I won't go into the derivation here, but I will give you the formula:

\[F_1 = \frac{TP}{TP + \frac{1}{2}(FP + FN)}\]

(for those of you who want a bit more, it's the harmonic mean of precision and recall). 

Even the \(F_1\) score isn't the end of it. It weighs precision and recall equally, but in reality, that might not be what we want. For example, we might consider a false positive much worse than a false negative (sending an innocent person to jail rather than setting a guilty person free for example).
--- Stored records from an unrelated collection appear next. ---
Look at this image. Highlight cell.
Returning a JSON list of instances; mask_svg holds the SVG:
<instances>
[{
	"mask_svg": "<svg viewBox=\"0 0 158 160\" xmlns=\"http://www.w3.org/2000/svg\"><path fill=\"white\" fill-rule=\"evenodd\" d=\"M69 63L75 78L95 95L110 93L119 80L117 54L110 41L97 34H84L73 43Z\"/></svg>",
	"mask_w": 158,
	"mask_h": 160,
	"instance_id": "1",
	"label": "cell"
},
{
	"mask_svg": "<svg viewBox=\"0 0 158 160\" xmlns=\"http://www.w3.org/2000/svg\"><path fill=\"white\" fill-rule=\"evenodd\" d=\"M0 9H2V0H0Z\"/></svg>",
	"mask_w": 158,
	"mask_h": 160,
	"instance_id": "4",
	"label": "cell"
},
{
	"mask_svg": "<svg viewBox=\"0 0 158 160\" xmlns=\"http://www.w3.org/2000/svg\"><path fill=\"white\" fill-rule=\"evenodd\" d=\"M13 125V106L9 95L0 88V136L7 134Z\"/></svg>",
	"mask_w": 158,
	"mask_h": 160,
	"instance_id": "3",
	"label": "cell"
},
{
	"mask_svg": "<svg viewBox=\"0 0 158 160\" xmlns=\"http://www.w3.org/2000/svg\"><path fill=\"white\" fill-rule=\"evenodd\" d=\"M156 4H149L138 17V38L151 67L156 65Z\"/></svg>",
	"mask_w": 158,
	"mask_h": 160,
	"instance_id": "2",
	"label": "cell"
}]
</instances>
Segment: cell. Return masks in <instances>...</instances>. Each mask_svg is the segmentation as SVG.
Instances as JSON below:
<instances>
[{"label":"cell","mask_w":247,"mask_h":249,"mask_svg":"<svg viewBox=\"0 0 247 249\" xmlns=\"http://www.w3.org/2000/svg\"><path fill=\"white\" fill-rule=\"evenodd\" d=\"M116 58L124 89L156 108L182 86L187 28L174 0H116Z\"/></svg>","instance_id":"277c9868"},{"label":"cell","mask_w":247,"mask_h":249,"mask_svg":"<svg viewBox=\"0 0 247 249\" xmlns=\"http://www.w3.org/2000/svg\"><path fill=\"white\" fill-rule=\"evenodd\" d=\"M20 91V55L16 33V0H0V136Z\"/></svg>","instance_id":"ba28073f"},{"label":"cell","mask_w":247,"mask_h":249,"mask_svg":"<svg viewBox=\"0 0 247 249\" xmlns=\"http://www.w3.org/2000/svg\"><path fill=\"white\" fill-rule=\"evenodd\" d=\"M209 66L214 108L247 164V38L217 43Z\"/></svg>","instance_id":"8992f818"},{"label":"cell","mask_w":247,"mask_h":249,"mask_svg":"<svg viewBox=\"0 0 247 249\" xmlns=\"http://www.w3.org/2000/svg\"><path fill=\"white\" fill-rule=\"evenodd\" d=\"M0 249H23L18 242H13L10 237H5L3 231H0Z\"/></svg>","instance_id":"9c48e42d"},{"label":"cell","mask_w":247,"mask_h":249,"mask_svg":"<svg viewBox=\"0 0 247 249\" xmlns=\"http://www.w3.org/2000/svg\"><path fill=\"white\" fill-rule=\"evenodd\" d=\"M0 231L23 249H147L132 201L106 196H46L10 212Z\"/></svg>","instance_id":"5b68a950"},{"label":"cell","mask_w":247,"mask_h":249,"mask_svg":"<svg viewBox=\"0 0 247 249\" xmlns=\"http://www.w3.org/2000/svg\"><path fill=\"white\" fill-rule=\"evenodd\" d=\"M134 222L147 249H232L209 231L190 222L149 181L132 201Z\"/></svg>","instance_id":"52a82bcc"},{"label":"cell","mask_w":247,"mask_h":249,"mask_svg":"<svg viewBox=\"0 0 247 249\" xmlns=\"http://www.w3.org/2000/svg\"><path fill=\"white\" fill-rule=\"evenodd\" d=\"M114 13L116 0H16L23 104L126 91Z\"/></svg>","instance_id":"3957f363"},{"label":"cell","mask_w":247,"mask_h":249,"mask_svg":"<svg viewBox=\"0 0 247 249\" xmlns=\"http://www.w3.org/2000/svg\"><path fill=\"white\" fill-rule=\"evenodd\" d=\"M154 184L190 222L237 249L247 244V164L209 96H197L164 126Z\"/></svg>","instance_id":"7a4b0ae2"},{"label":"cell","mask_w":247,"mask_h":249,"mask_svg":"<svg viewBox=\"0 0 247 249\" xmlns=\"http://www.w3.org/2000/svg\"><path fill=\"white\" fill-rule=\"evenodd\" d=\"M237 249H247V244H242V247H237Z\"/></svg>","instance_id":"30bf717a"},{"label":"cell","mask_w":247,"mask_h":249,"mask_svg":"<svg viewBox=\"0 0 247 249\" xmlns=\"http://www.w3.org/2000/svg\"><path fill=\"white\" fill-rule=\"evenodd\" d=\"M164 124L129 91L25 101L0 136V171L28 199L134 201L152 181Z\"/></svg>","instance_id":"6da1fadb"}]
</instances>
In these kinds of cases, there's a weighting factor \(\beta\) we can apply.

We can define \(\beta\) as:

\[\beta = \frac{TP + FP}{TP + FN}\] and we can create a revised F score as:

\[F_\beta =  \frac{(1 + \beta^2) TP}{(1 + \beta^2) TP + \beta^2FN + FP}\]

All this looks a bit familiar

By the way, there are very obvious parallels here to statistics, specifically, \(\alpha\), \(\beta\), Type I, and Type II errors. We're getting quite close to statistical tests with some of these processes, which probably isn't surprising. Sadly, similar things are called by different names in different disciplines, a nice way to keep barriers to entry high.

Snakes and pirates

Both Python and R have libraries you can use that will give you the confusion matrix and quantities derived from it. In Python, you should look at confusion_matrix in scikit-learn. In R, you need confusionMatrix from the caret package.

What's next?

The confusion matrix is just the start. There are a several techniques based on it that you can use to effectively evaluate algorithms. In a future blog post, I'm going to look at something called Receiver Operating Characteristic which has a very interesting history.  The thought I want to leave you with is a simple one: the confusion matrix is a means of representing different ways of being right and wrong. You can use quantities derived from the matrix to indicate bias and to indicate correctness.